──────── EXERCISE DATA
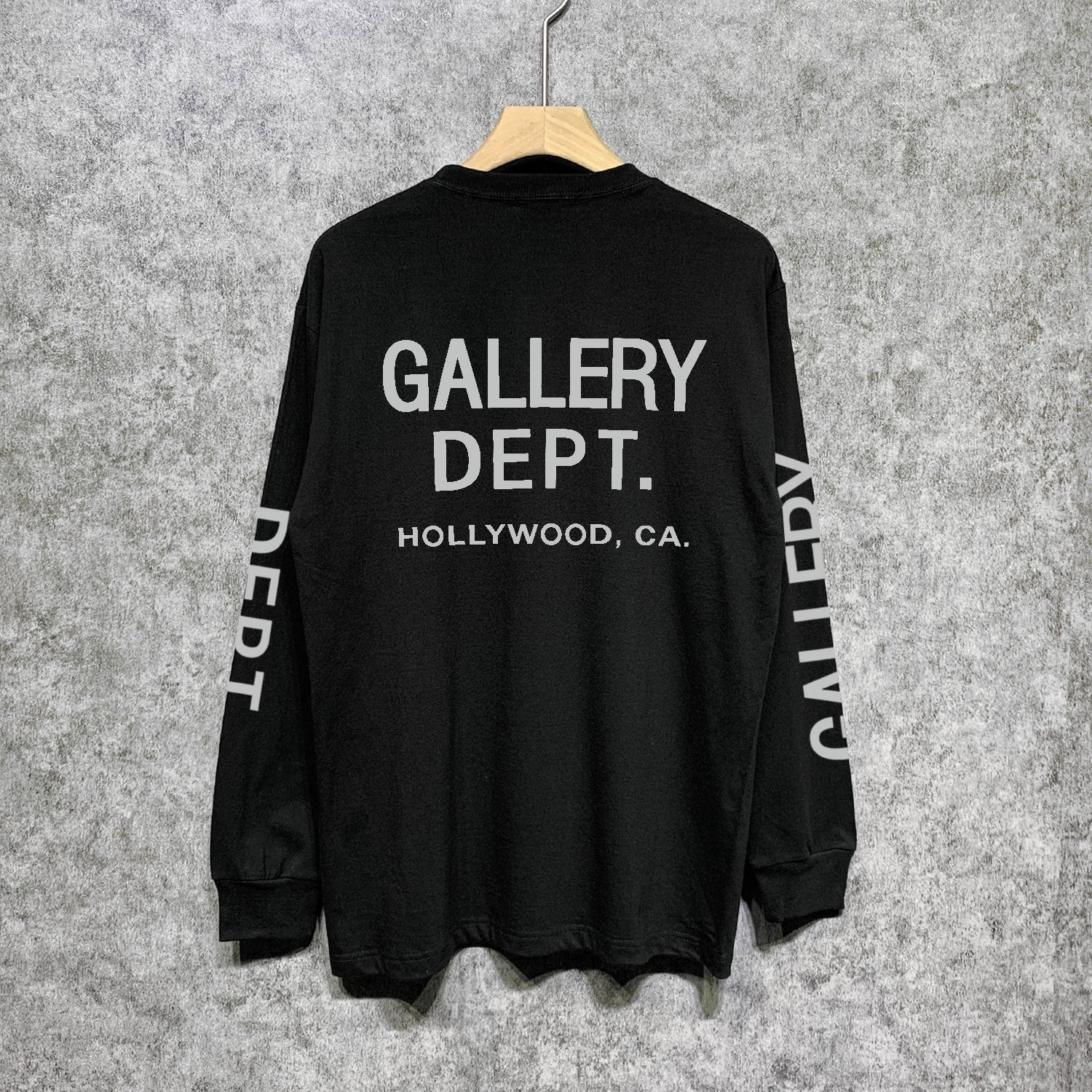 Gallery Dept Long Sleeve Shirt Long Sleeve Long-Sleeved T-shirt Blouse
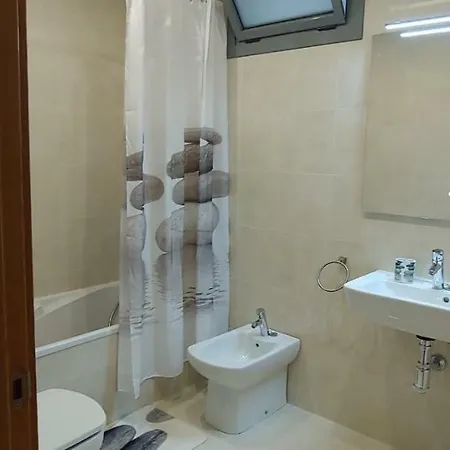 Atico Exclusivo Bueu Centro, 50M Playa Apartment Exterior photo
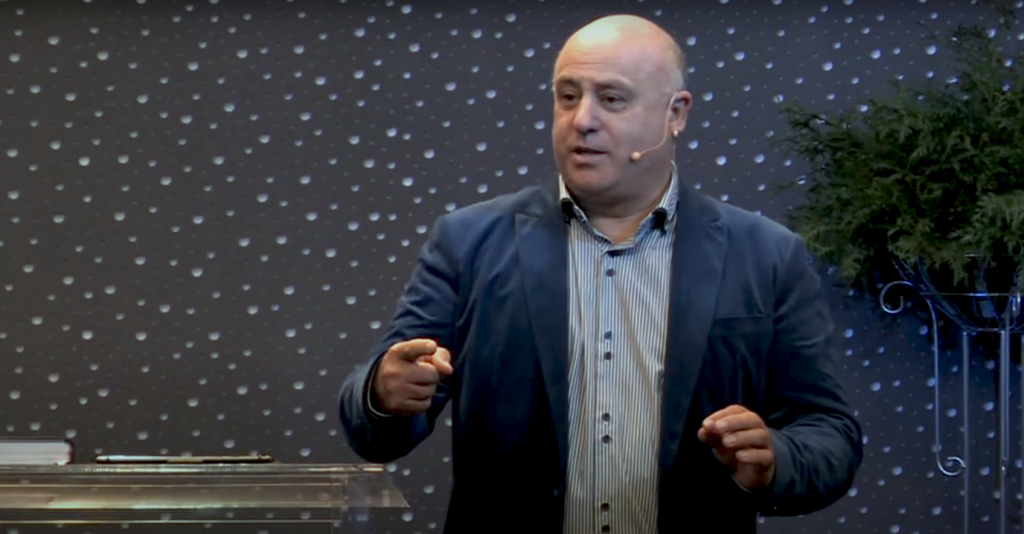 Perigos de não perdoar -1ªParte | António Ferreira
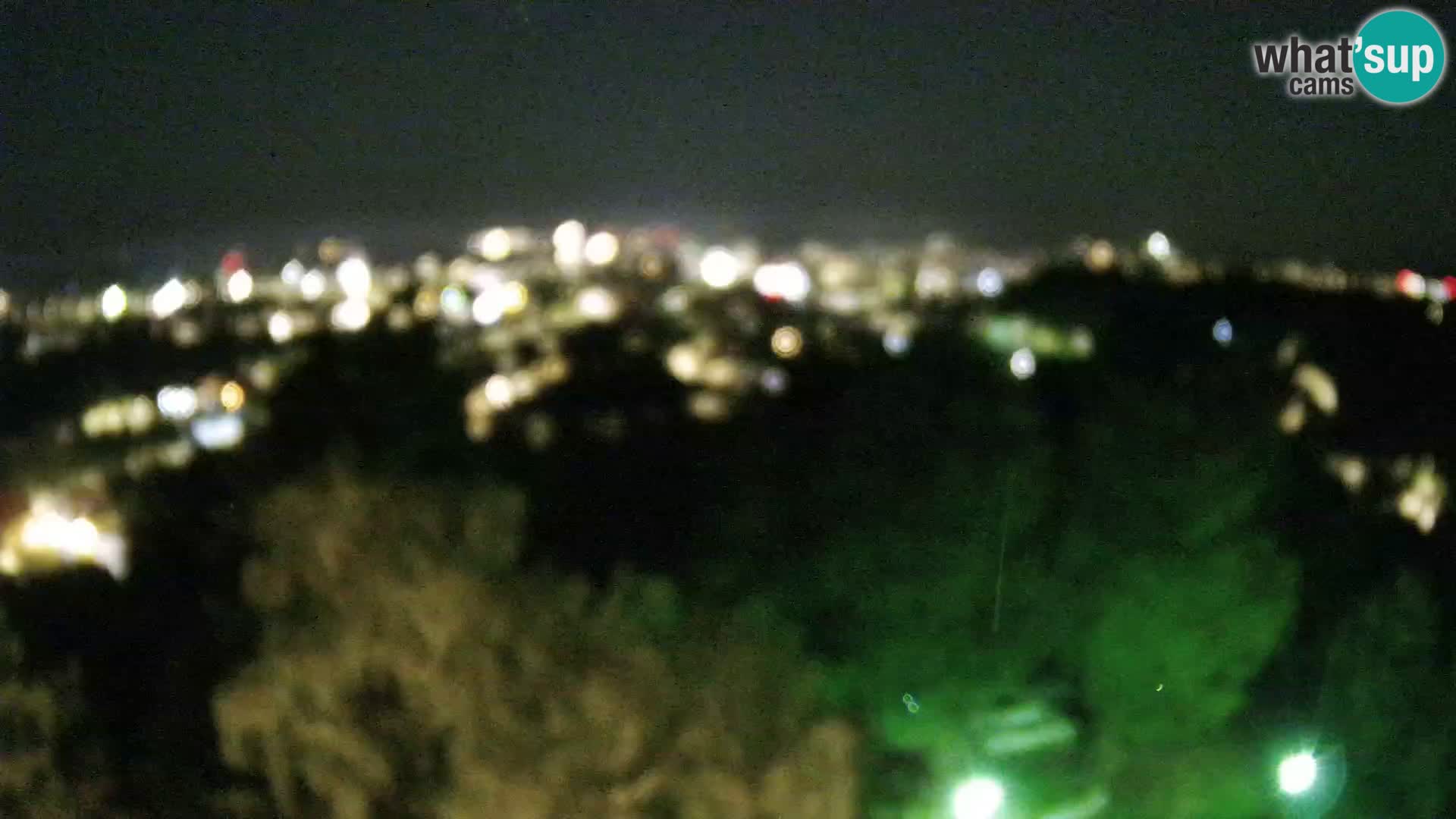 Webcam Karlovac Dubovac Castle – Live View of Karlovac’s Historic Landmark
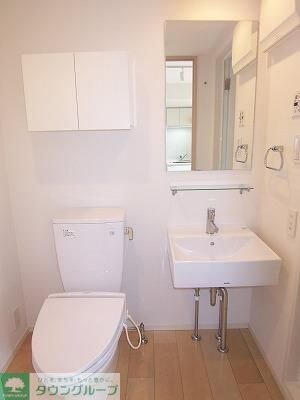 FORTIS池上の物件内観写真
────────────────
> [WHAT YOU ARE ASKED TO DO]: Copy every line of the data above word for word, leaving the pictures out.

> [RESPONSE TO THIS EXERCISE]:
 Gallery Dept Long Sleeve Shirt Long Sleeve Long-Sleeved T-shirt Blouse
 Atico Exclusivo Bueu Centro, 50M Playa Apartment Exterior photo
 Perigos de não perdoar -1ªParte | António Ferreira
 Webcam Karlovac Dubovac Castle – Live View of Karlovac’s Historic Landmark
 FORTIS池上の物件内観写真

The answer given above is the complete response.